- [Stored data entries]
>>>
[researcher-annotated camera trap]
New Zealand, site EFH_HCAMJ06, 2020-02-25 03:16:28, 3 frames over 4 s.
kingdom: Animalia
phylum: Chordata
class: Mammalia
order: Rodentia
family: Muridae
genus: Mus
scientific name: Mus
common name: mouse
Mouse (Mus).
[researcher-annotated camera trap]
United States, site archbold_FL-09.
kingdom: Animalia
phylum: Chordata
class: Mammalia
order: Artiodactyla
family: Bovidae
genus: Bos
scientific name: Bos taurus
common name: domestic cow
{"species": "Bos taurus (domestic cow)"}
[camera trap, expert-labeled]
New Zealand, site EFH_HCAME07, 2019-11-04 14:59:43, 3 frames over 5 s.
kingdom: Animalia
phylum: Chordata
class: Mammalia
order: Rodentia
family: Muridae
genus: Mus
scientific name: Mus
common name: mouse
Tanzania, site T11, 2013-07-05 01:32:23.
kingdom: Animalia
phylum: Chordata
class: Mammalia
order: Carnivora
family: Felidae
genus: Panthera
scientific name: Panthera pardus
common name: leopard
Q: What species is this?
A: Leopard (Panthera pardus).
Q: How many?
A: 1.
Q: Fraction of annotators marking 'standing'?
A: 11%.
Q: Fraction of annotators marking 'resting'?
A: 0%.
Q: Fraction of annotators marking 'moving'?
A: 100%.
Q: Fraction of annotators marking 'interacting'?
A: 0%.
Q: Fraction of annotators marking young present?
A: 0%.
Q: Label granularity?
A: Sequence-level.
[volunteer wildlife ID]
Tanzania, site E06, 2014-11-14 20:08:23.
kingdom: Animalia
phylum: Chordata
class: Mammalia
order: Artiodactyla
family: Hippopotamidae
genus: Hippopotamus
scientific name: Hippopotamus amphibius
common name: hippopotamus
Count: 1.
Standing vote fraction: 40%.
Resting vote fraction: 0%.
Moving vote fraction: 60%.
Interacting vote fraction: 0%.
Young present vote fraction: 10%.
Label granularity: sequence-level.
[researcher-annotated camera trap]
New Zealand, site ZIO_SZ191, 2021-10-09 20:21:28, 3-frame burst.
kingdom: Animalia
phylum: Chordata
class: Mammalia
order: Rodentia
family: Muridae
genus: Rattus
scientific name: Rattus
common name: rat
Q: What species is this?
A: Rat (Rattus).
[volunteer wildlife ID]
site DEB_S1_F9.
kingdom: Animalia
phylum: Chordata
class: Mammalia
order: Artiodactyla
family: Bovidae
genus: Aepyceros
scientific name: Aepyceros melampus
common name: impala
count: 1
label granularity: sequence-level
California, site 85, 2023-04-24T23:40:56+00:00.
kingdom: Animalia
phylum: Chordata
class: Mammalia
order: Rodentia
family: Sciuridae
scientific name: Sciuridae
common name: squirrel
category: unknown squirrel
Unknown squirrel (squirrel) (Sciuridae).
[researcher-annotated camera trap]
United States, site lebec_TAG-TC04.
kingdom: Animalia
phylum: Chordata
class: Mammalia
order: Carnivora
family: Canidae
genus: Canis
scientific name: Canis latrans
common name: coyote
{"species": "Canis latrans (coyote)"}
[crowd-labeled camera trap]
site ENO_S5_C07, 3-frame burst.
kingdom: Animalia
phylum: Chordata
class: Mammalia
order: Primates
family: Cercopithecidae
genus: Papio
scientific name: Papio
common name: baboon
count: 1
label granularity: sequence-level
<<<
- [WHAT YOU SHOULD DO] When a line of the data holds the string "over", pick it out and copy it.

- [RESULT FOR THIS EXERCISE]
New Zealand, site EFH_HCAMJ06, 2020-02-25 03:16:28, 3 frames over 4 s.
New Zealand, site EFH_HCAME07, 2019-11-04 14:59:43, 3 frames over 5 s.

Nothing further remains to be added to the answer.